Reproduce the records below exactly, leaving their images out.

--- RECORDS PROVIDED Enclosed Below ---

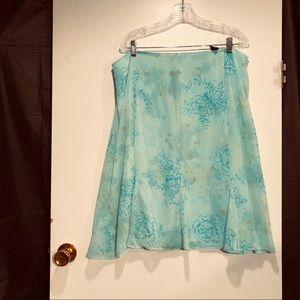 Apostrophe  skirt. Size 16 W. Aqua color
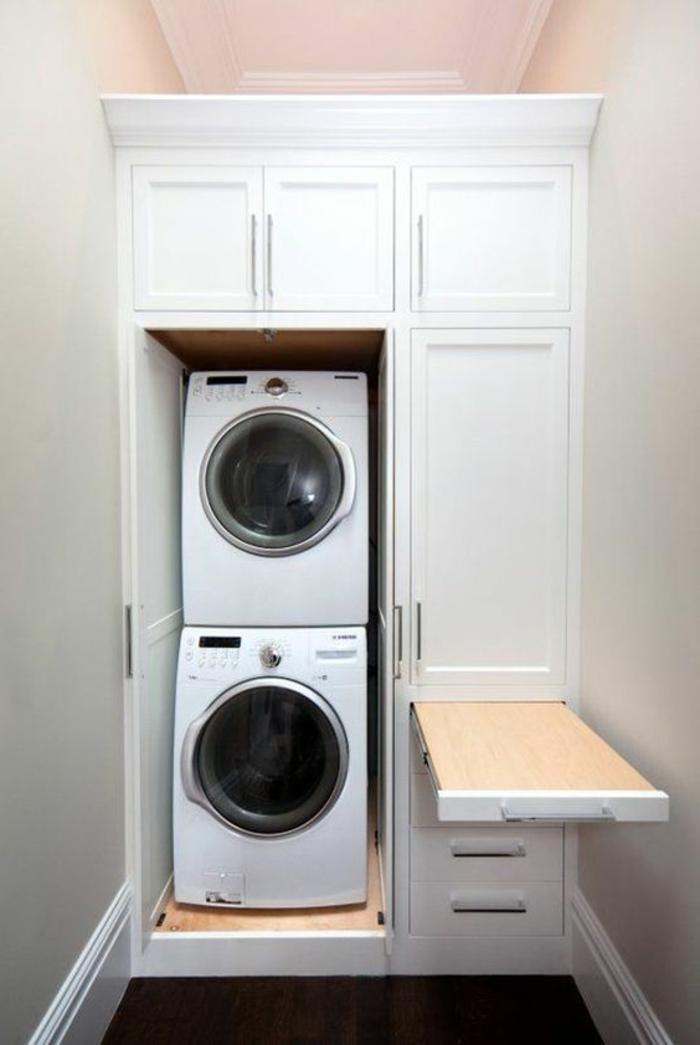 amenagement buanderie, lave-linge et sèche linge en hauteur, meuble blanc et table à repasser rabattable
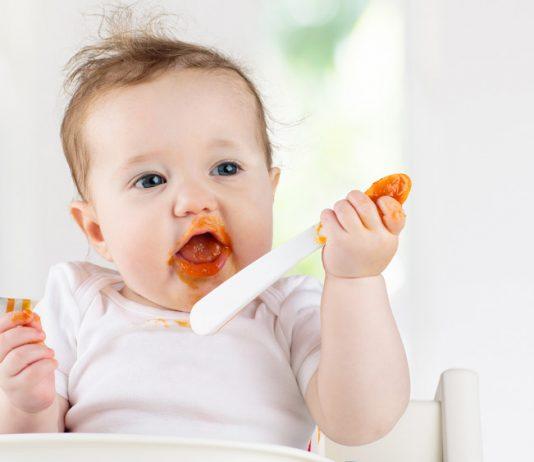 Mit Baby sind dauernd irgendwo Flecken - Hausmittel und Tipps, um die wieder rauszukriegen.
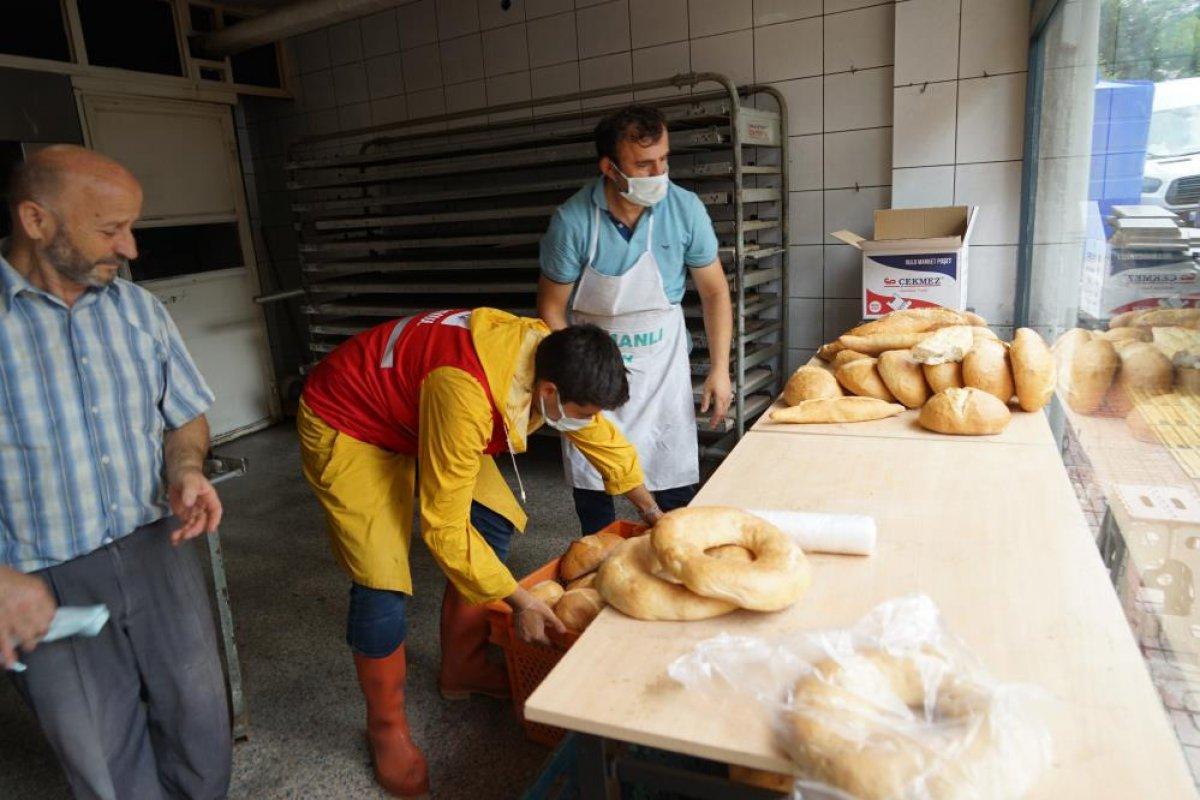 Kastamonu da çamurdan temizlenen fırında ekmek üretimine başlandı #6
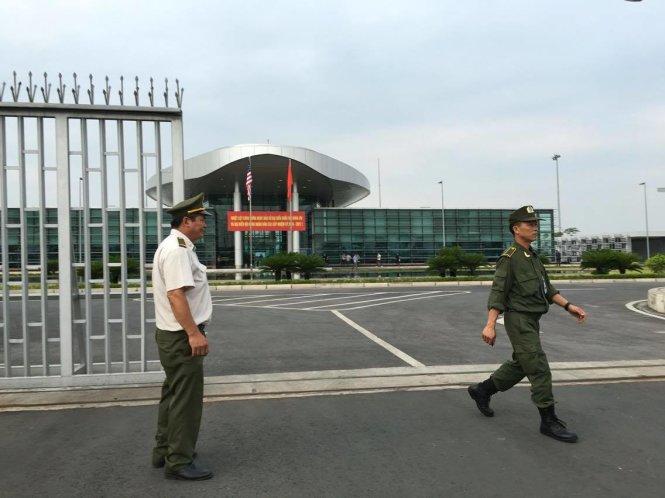 An ninh hàng không tại sân bay Nội Bài - Ảnh: VIỆT DŨNG
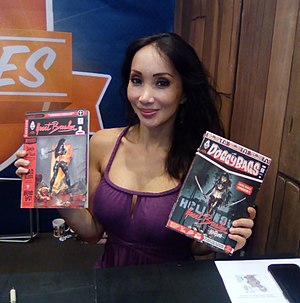 Katsuni - Céline Tran signing her comics at the 2017 Japan Expo.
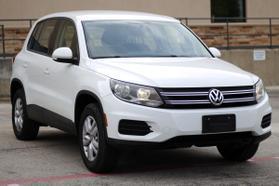 2014 Volkswagen Tiguan 2.0t Se Sport Utility 4d  Rnd556121 - Image 2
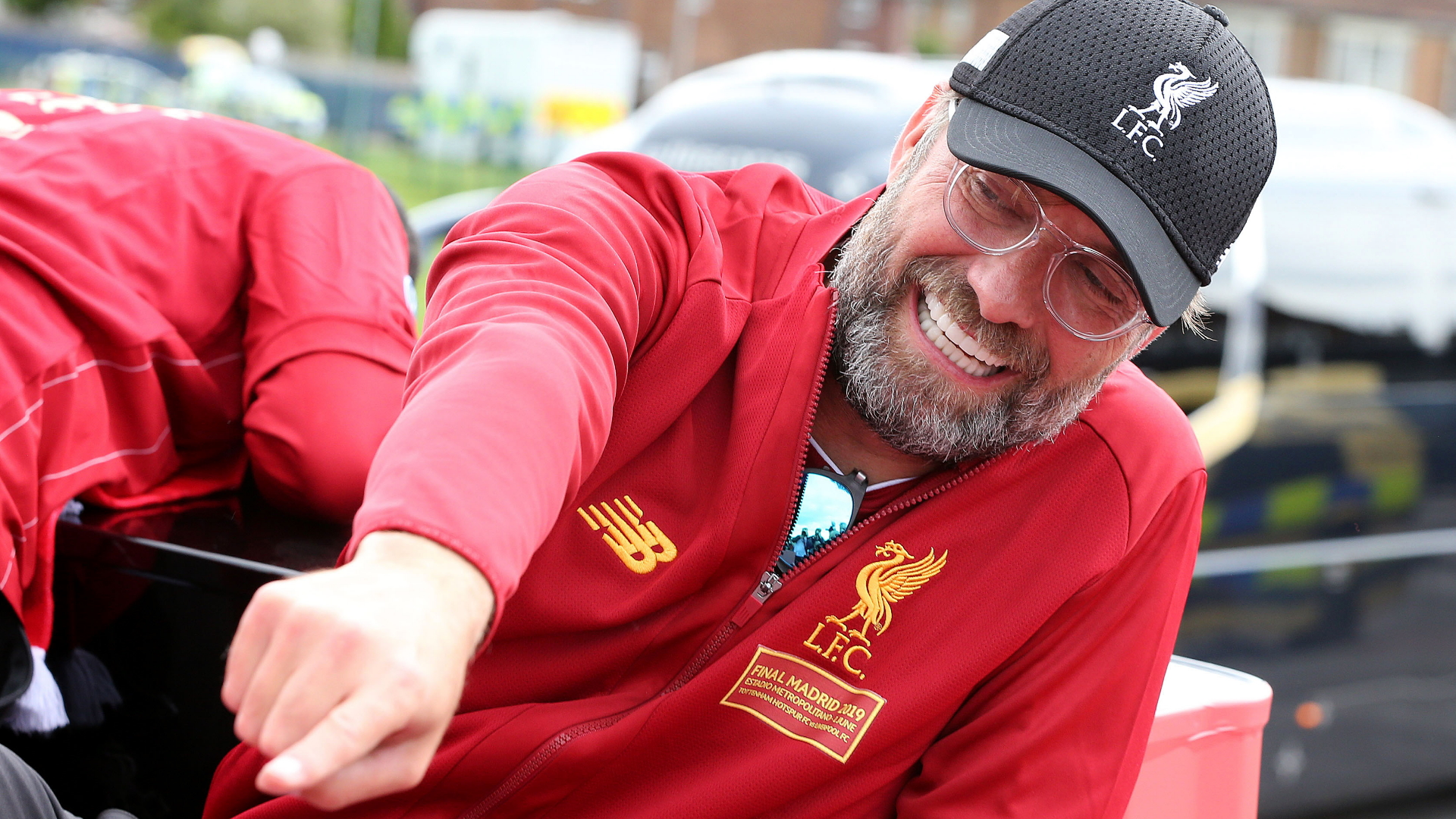 Klopp: I wasn't drunk on Liverpool's trophy parade – Alisson drank all my beers!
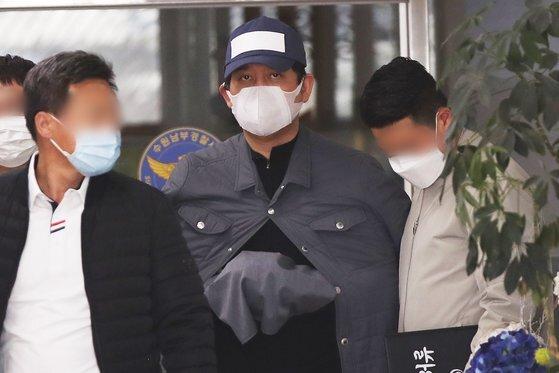 '라임자산운용(라임) 사태'와 관련해 검사들에게 향응·접대를 했다고 폭로한 김봉현 전 스타모빌리티 회장. 연합뉴스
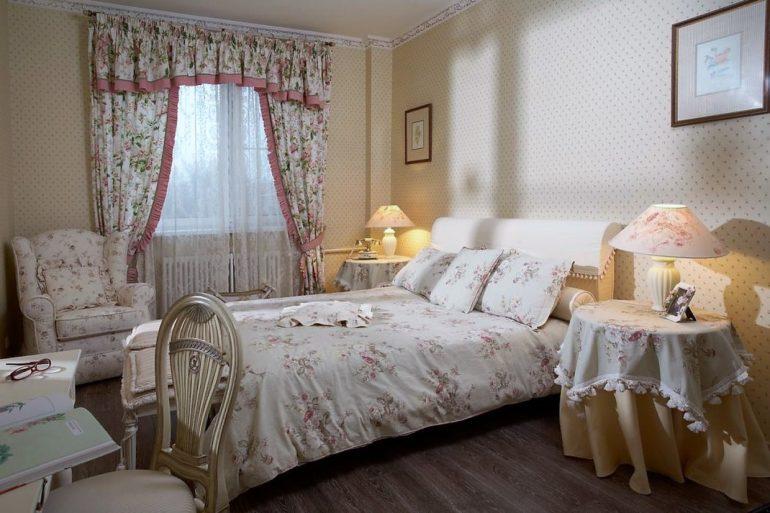 Легкая сетчатая ткань для тюля отличный способ украсить окно в спальне в стиле прованс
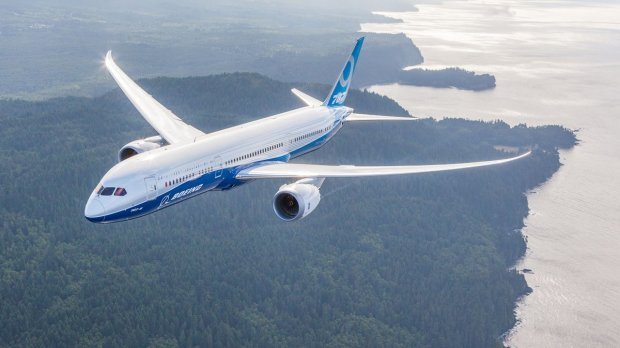 DREAMLINER-787-JUNEYAO-AIRLINES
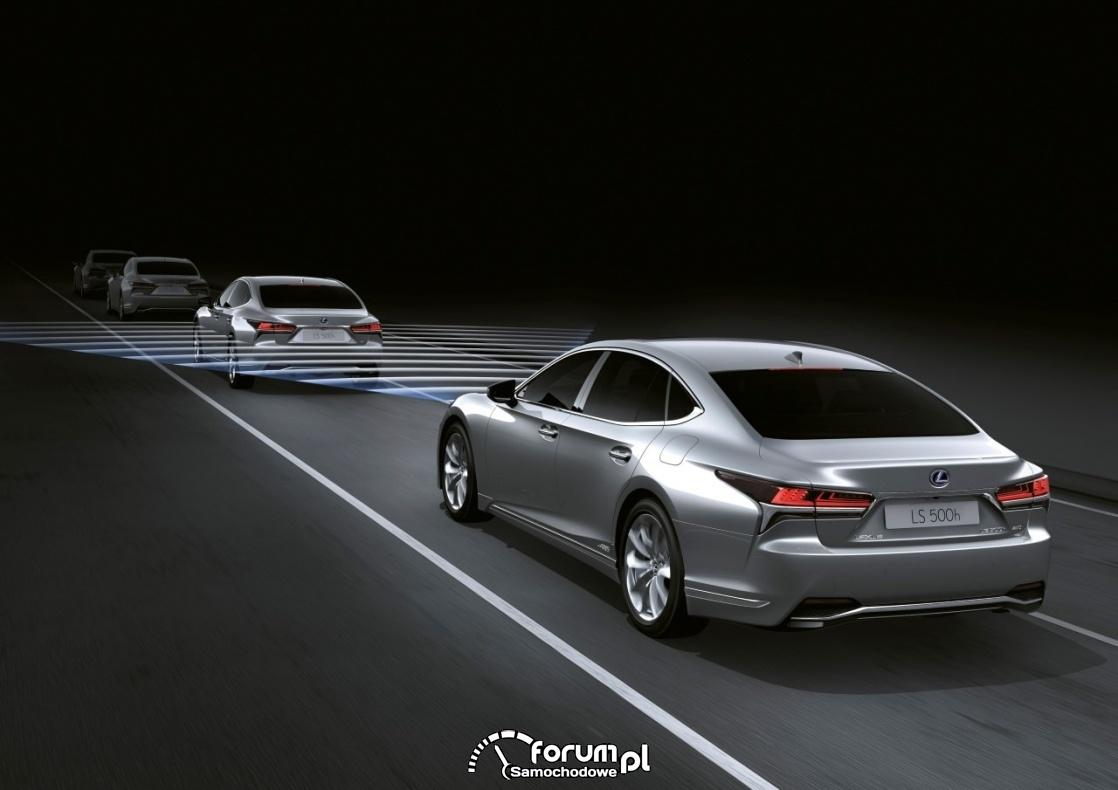 Jak Lexus zwiększa bezpieczeństwo na drogach?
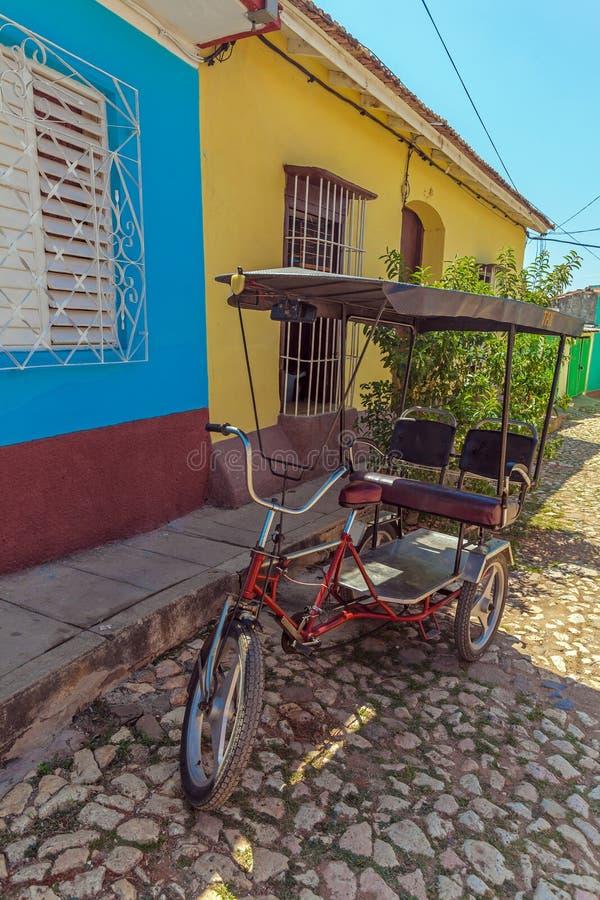 Taxi de recyclage près des Chambres dans la vieille ville, Trinidad images libres de droits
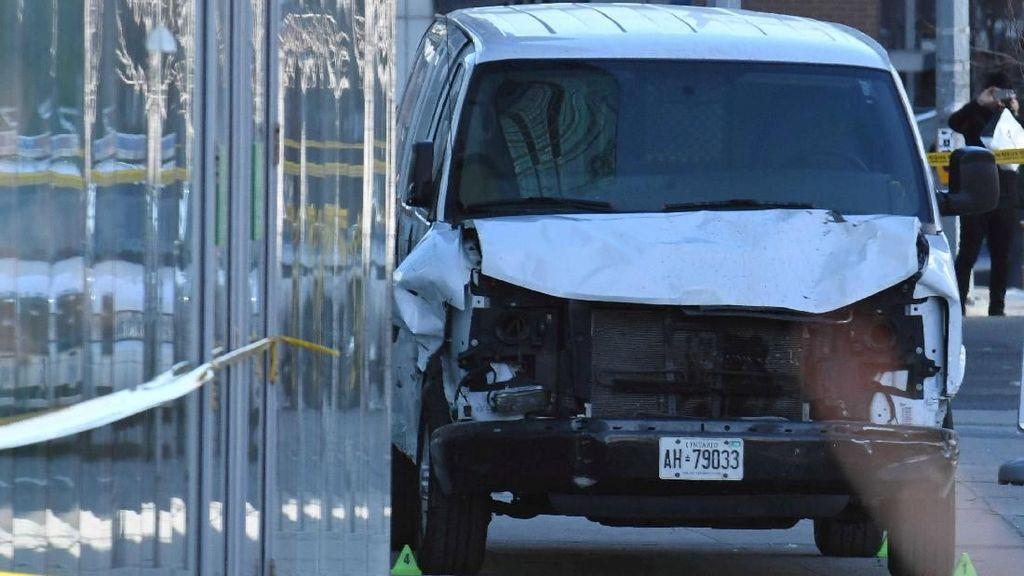 Foto: Van yang Tabrak Pejalan Kaki di Toronto dan Tewaskan 9 Orang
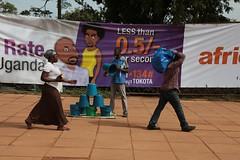 A seaux (Pi-F) Tags: rue trottoir afrique passant vente seau ouganda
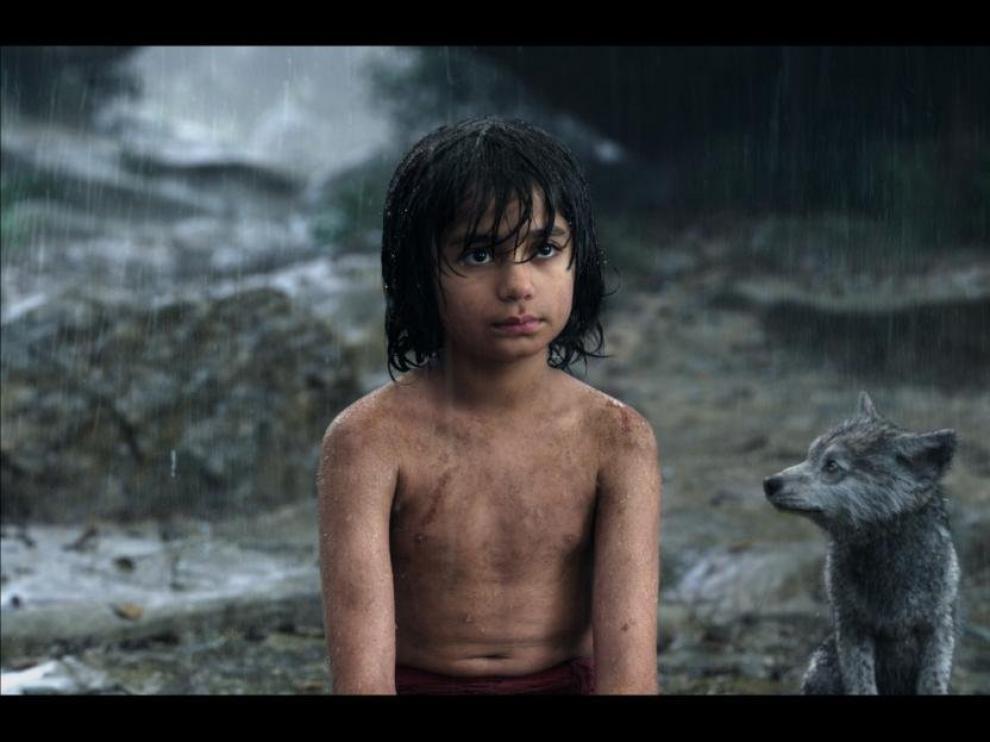 """Escena de la nueva adaptación cinematográfica de """"El libro de la selva""""."""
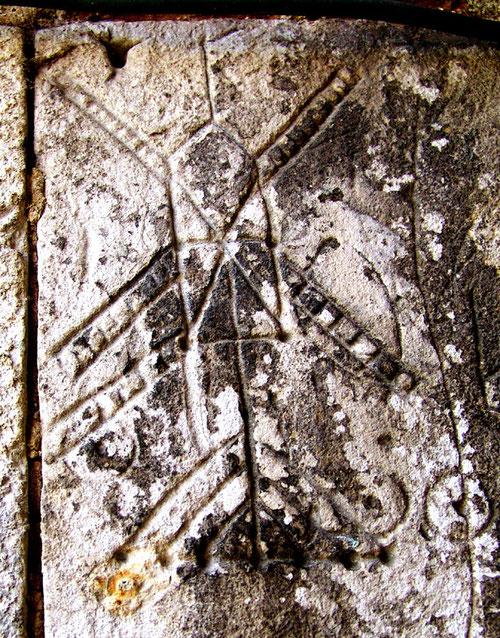 Sur les murs de l'église de Saint-Maxent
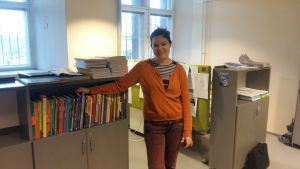 Pia Mikander vid en bokhylla.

--- End of Enclosed RECORDS PROVIDED ---

== EXERCISE RESPONSE ==
 Apostrophe  skirt. Size 16 W. Aqua color
 amenagement buanderie, lave-linge et sèche linge en hauteur, meuble blanc et table à repasser rabattable
 Mit Baby sind dauernd irgendwo Flecken - Hausmittel und Tipps, um die wieder rauszukriegen.
 Kastamonu da çamurdan temizlenen fırında ekmek üretimine başlandı #6
 An ninh hàng không tại sân bay Nội Bài - Ảnh: VIỆT DŨNG
 Katsuni - Céline Tran signing her comics at the 2017 Japan Expo.
 2014 Volkswagen Tiguan 2.0t Se Sport Utility 4d  Rnd556121 - Image 2
 Klopp: I wasn't drunk on Liverpool's trophy parade – Alisson drank all my beers!
 '라임자산운용(라임) 사태'와 관련해 검사들에게 향응·접대를 했다고 폭로한 김봉현 전 스타모빌리티 회장. 연합뉴스
 Легкая сетчатая ткань для тюля отличный способ украсить окно в спальне в стиле прованс
 DREAMLINER-787-JUNEYAO-AIRLINES
 Jak Lexus zwiększa bezpieczeństwo na drogach?
 Taxi de recyclage près des Chambres dans la vieille ville, Trinidad images libres de droits
 Foto: Van yang Tabrak Pejalan Kaki di Toronto dan Tewaskan 9 Orang
 A seaux (Pi-F) Tags: rue trottoir afrique passant vente seau ouganda
 """Escena de la nueva adaptación cinematográfica de """"El libro de la selva""""."""
 Sur les murs de l'église de Saint-Maxent
 Pia Mikander vid en bokhylla.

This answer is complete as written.